▶ _Task description_
Write out all the data verbatim. Skip images.

▶ _Materials provided_
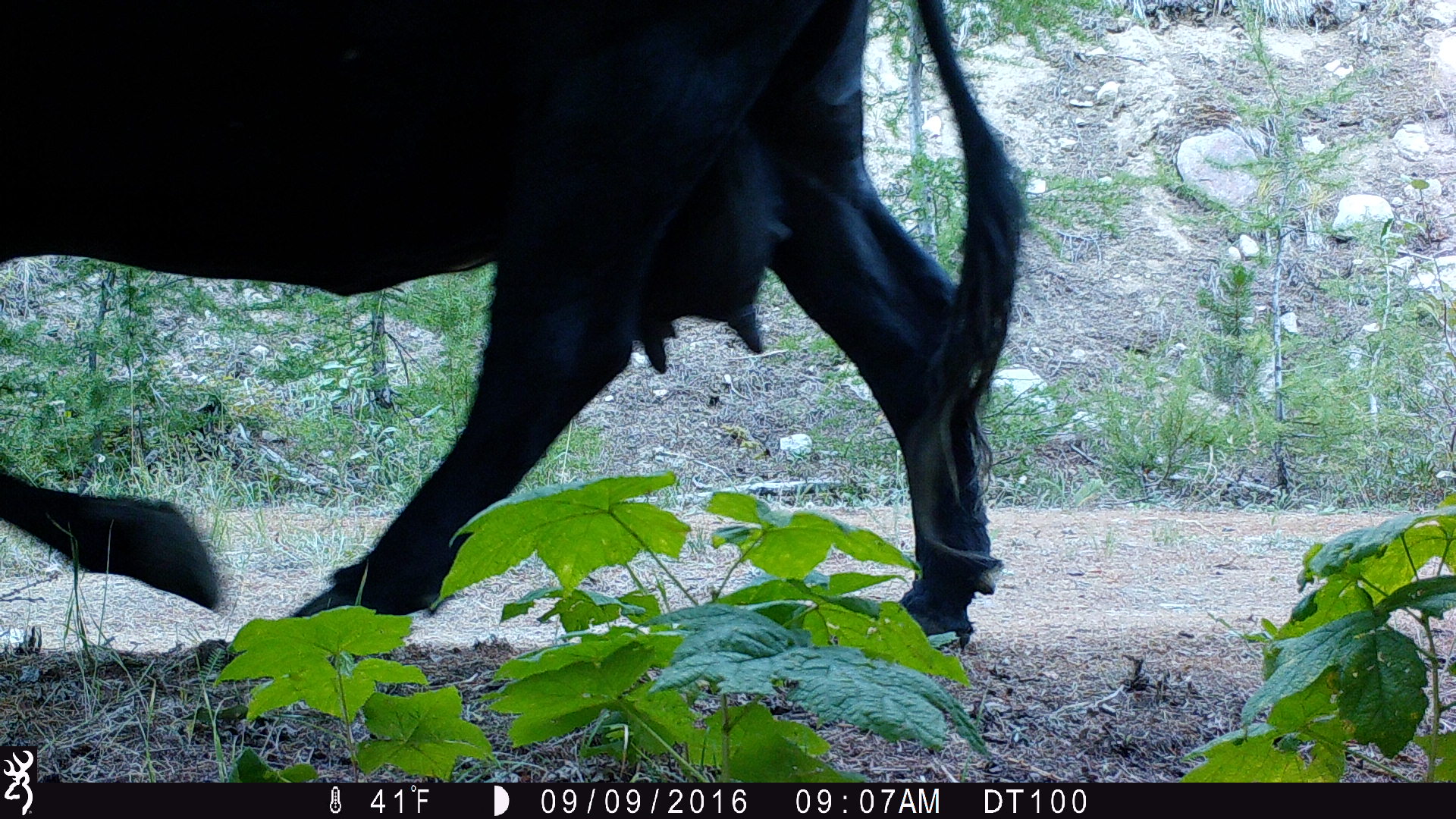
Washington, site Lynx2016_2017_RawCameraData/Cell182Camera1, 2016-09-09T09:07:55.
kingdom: Animalia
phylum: Chordata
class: Mammalia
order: Artiodactyla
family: Bovidae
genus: Bos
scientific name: Bos taurus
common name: domestic cattle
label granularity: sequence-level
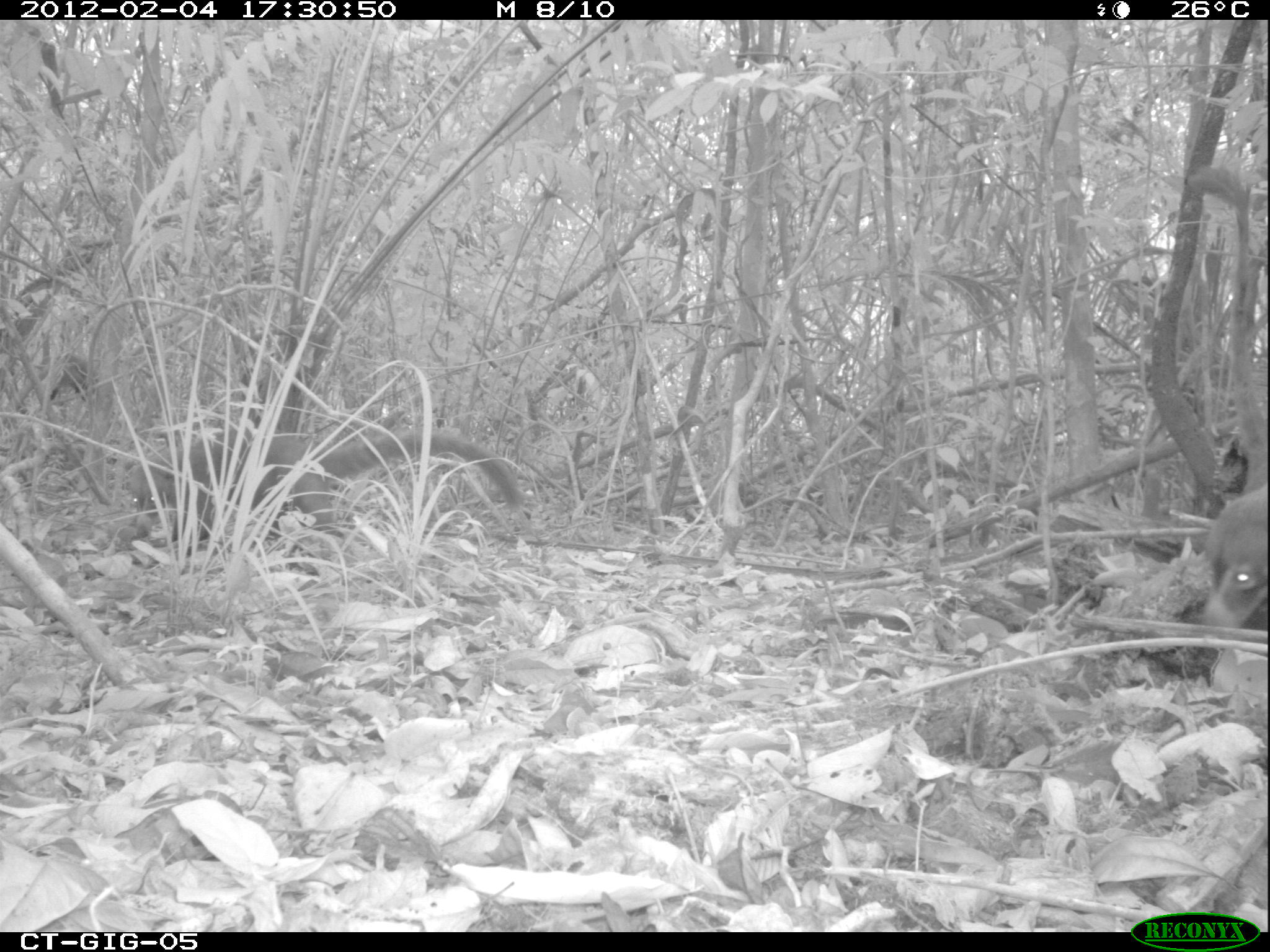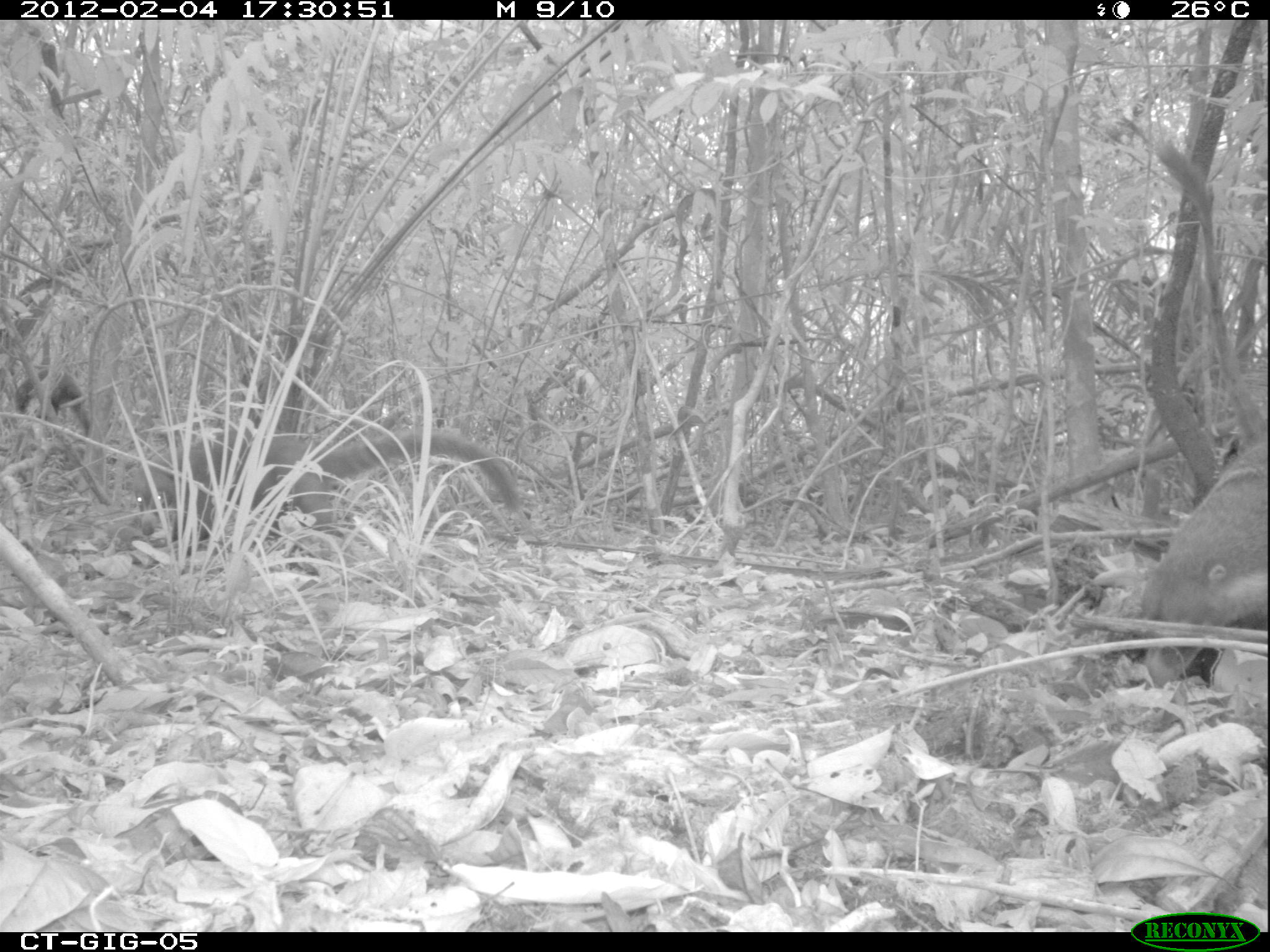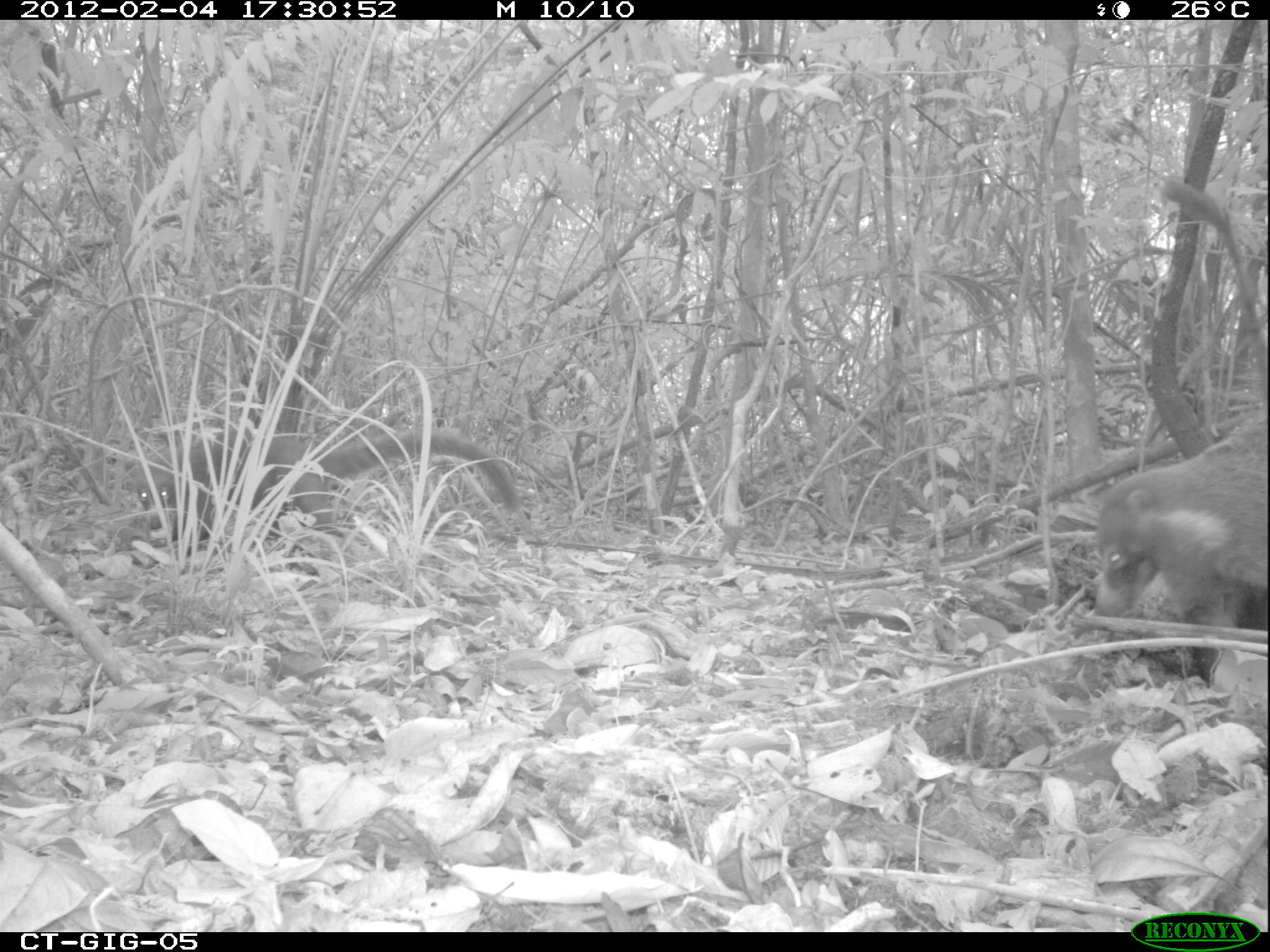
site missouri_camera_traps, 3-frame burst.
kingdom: Animalia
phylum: Chordata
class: Mammalia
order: Carnivora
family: Procyonidae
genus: Nasua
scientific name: Nasua narica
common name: white-nosed coati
White-nosed coati (Nasua narica). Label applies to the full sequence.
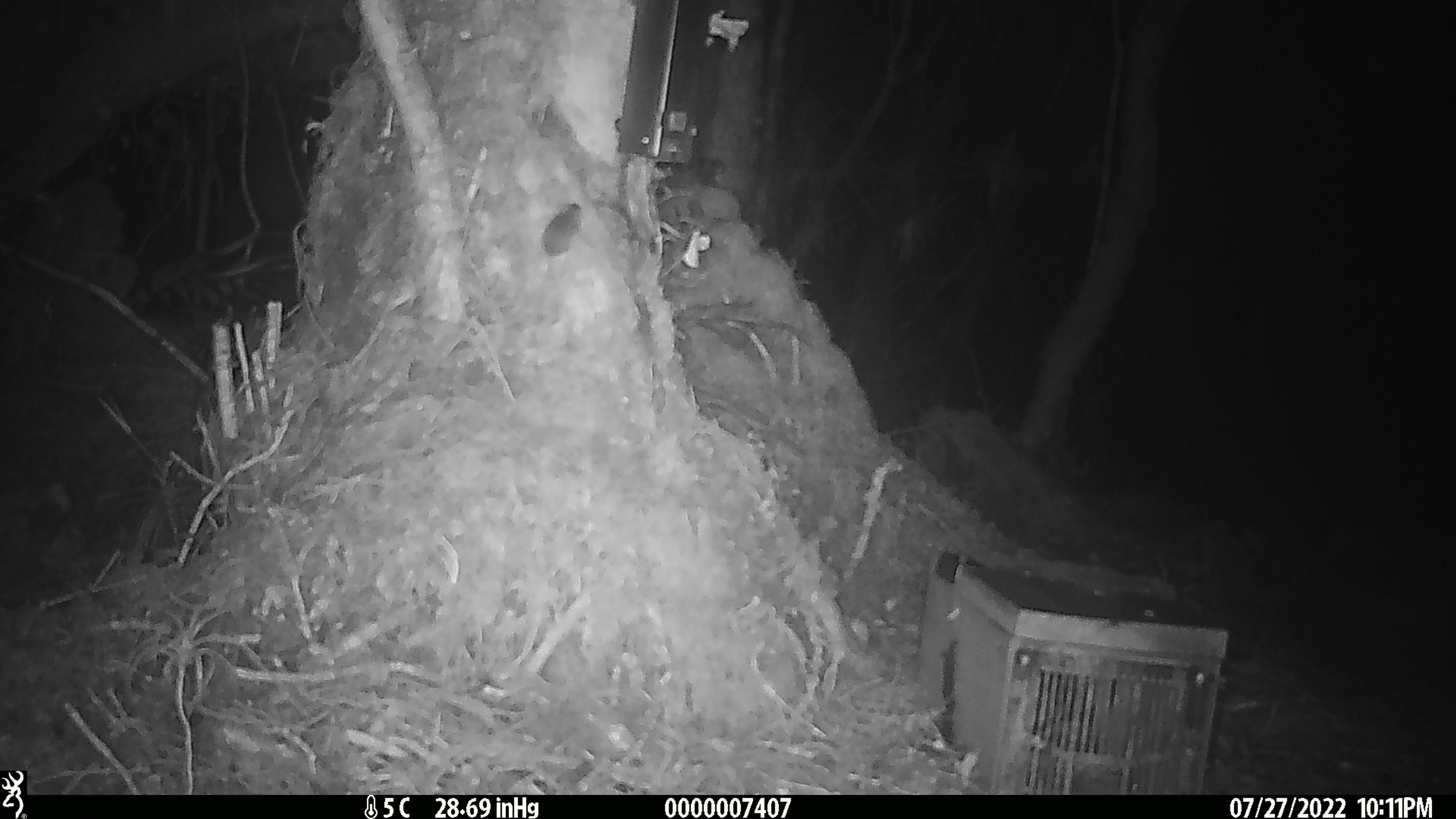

▶ _Finished exercise_
Washington, site Lynx2016_2017_RawCameraData/Cell182Camera1, 2016-09-09T09:07:55.
kingdom: Animalia
phylum: Chordata
class: Mammalia
order: Artiodactyla
family: Bovidae
genus: Bos
scientific name: Bos taurus
common name: domestic cattle
label granularity: sequence-level
site missouri_camera_traps, 3-frame burst.
kingdom: Animalia
phylum: Chordata
class: Mammalia
order: Carnivora
family: Procyonidae
genus: Nasua
scientific name: Nasua narica
common name: white-nosed coati
White-nosed coati (Nasua narica). Label applies to the full sequence.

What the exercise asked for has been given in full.